_Extracted material:_
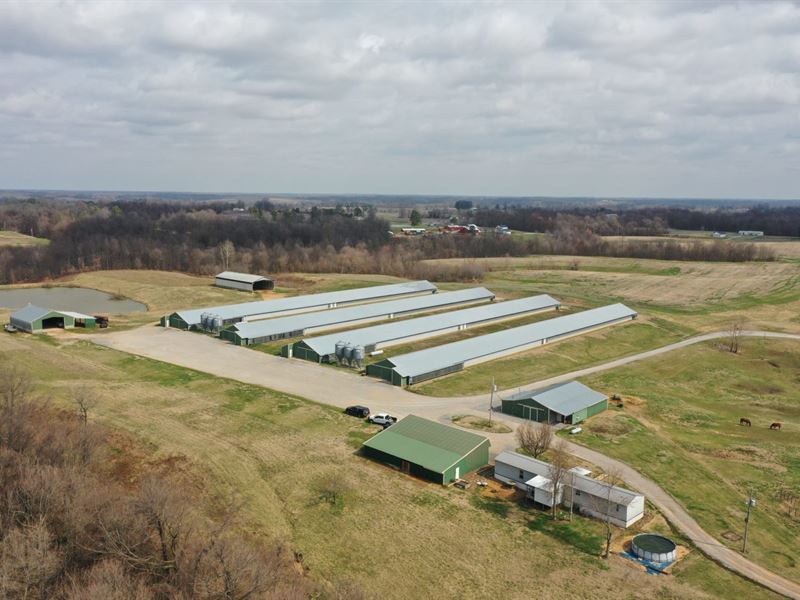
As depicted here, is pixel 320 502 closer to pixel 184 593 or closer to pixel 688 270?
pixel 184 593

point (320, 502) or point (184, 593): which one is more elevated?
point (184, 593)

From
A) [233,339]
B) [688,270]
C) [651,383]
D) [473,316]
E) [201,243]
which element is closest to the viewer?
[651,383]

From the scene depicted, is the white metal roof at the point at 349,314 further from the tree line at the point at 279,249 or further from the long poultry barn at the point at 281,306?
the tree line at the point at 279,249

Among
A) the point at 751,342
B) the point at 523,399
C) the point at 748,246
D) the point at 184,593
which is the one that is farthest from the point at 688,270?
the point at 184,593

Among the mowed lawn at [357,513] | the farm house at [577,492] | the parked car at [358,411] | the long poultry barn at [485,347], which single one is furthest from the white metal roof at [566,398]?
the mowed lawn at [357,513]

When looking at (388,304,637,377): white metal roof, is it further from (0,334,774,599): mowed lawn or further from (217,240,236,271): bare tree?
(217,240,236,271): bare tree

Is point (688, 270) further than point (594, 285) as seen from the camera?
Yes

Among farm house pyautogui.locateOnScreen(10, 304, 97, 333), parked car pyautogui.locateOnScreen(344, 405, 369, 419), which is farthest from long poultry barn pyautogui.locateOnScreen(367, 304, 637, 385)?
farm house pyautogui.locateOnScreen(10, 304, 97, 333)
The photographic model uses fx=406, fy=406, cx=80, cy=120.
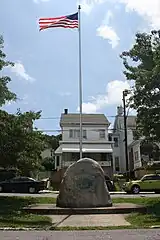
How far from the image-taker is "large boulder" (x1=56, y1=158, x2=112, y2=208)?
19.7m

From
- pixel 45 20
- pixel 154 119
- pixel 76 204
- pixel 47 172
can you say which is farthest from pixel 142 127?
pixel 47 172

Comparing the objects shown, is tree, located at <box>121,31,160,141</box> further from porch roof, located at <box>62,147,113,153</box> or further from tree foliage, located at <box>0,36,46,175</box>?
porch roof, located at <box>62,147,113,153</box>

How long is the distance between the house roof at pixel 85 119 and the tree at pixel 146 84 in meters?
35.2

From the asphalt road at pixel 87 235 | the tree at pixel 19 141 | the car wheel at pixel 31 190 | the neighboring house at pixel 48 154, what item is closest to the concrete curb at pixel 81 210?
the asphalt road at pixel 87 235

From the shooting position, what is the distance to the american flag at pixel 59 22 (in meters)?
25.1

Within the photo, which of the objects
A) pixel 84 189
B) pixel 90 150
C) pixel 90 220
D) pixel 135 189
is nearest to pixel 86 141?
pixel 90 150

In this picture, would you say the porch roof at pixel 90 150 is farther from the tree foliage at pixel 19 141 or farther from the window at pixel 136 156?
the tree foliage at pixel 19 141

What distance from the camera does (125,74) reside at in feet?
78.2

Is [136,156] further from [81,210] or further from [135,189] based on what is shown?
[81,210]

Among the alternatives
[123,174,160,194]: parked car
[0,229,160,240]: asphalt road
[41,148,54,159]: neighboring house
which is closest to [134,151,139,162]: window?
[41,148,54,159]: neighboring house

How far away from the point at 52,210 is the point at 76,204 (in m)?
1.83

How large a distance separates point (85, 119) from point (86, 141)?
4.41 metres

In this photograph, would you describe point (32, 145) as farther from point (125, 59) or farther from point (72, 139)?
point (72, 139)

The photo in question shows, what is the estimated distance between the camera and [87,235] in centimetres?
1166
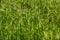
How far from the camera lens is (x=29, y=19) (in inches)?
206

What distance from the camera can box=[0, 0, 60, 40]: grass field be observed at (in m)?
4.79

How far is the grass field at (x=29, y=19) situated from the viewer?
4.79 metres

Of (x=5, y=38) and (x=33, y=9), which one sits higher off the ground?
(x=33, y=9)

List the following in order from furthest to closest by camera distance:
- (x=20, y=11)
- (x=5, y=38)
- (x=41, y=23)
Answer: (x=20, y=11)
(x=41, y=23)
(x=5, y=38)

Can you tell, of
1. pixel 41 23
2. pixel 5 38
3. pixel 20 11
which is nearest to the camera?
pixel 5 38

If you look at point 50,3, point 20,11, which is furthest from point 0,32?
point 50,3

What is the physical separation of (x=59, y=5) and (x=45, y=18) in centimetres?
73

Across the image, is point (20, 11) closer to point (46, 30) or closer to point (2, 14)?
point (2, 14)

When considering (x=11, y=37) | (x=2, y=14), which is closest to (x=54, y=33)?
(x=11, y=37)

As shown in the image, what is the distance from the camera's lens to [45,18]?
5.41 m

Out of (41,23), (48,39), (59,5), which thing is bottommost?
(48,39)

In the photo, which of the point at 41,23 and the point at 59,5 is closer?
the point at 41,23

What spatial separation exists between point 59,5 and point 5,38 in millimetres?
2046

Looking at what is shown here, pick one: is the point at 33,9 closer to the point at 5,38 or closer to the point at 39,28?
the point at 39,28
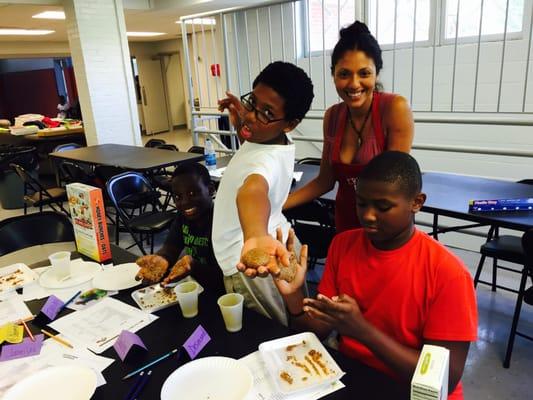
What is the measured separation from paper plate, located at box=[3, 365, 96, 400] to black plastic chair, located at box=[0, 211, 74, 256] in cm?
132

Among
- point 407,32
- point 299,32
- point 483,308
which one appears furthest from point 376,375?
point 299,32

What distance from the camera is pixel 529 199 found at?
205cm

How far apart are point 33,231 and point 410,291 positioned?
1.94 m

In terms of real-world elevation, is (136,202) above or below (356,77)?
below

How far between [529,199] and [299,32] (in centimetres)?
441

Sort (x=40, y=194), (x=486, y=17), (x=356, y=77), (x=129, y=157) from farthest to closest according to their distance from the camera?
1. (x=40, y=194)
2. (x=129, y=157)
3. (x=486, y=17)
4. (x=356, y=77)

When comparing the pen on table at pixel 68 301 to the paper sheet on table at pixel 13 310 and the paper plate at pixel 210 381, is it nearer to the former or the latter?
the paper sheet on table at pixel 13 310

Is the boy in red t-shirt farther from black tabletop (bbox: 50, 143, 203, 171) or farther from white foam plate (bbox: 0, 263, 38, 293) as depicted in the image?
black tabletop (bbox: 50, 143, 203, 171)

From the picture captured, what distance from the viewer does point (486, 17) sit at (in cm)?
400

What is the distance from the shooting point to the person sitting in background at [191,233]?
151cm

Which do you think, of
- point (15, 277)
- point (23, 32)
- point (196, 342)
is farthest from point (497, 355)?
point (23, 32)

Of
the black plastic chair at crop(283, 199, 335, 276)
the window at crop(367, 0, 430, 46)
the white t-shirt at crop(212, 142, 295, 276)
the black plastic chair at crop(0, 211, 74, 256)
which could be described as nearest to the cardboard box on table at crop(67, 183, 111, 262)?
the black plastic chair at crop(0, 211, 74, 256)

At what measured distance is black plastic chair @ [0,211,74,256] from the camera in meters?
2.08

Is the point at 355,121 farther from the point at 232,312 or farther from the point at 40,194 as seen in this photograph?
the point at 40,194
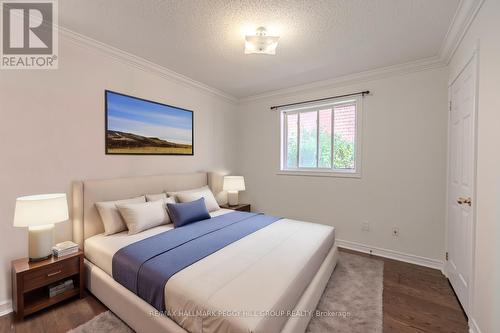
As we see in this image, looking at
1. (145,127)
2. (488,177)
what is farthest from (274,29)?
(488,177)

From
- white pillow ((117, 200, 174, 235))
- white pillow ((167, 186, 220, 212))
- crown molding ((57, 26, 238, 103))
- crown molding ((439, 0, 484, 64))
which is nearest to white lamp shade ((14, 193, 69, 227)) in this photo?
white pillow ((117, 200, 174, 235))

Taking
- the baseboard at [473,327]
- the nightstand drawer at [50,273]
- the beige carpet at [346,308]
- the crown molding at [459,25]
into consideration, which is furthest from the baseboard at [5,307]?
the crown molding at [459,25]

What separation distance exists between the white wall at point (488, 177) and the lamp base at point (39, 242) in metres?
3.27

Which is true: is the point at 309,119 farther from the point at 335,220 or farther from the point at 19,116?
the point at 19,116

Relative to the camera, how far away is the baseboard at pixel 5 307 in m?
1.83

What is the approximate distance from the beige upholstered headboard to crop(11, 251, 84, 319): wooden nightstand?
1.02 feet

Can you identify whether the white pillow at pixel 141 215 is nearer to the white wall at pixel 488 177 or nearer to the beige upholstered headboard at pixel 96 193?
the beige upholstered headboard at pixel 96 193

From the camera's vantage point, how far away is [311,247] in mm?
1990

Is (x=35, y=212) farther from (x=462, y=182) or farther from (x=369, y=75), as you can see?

_Short exercise:_ Write out again, exactly, the lines from the one holding "Relative to the" through the end of the listing, with both ends included.

_Worked solution:_
Relative to the camera, how far away is the baseboard at pixel 5 307 in m?
1.83

What is the approximate distance from the beige upholstered headboard to crop(11, 251, 84, 319): wooden nightstand?
1.02 feet

Can you identify whether the white pillow at pixel 141 215 is nearer to the white wall at pixel 488 177 or nearer to the beige upholstered headboard at pixel 96 193?
the beige upholstered headboard at pixel 96 193

From the camera's vantage point, how far away is [311,247] in mm?
1990

Is (x=35, y=212) farther from (x=462, y=182) or farther from (x=369, y=75), as you can see?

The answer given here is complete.